Unfortunately for you, PF requires an effort from you before we are allowed to assist. So: what have you got thus far ?
 
  • #3
BvU said:
Hello @flughafen, :welcome: !

Unfortunately for you, PF requires an effort from you before we are allowed to assist. So: what have you got thus far ?

I haven't gotten much far yet. Just left it there, thinking that I could use the answer of this as base for other alike questions.
 
  • #4
flughafen said:
I haven't gotten much far yet. Just left it there, thinking that I could use the answer of this as base for other alike questions.

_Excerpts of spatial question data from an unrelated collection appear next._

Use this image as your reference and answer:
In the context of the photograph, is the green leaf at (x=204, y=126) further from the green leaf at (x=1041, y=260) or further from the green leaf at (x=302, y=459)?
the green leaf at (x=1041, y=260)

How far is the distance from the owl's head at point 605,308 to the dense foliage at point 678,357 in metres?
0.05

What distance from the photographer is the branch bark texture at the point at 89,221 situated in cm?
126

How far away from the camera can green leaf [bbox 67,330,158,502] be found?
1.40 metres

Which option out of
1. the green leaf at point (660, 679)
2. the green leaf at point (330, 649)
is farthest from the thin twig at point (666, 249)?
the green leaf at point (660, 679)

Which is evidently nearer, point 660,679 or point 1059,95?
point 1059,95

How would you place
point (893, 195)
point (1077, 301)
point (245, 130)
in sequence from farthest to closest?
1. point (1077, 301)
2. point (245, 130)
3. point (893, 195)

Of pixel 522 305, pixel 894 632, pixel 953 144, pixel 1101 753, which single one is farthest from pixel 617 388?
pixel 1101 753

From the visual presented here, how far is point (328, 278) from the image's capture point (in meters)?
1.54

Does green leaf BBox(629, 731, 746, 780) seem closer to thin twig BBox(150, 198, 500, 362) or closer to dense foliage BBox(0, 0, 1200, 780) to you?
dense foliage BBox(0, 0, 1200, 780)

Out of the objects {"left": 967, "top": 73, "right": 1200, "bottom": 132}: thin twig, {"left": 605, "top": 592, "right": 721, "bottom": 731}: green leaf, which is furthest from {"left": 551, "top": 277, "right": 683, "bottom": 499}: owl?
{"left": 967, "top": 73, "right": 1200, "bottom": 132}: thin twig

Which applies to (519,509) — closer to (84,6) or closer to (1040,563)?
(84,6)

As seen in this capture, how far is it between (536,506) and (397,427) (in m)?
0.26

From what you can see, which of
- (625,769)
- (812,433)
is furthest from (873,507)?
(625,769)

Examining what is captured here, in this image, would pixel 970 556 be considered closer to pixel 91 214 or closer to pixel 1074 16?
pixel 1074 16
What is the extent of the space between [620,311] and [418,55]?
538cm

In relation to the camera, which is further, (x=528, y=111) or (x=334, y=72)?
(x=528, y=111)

Have you tried sketching the cdf as in part a? This should help you to see what's going on.
 
Last edited by a moderator:
  • #5
Do you not at least know the difference between a "continuous" and a "discrete" probability distribution? That is one of the questions asked that you did not answer.
 

Related to Understanding the PMF of a Random Variable: A Brief Overview

1. What is the PMF of a random variable Y?

The PMF (Probability Mass Function) of a random variable Y is a function that assigns probabilities to each possible value of Y. It describes the probability distribution of Y and can be represented as a graph or a table.

2. How is the PMF of Y different from the PDF of Y?

The PMF of Y is used for discrete random variables, while the PDF (Probability Density Function) is used for continuous random variables. The PMF gives the probability of a specific value of Y occurring, while the PDF gives the probability of Y falling within a certain range of values.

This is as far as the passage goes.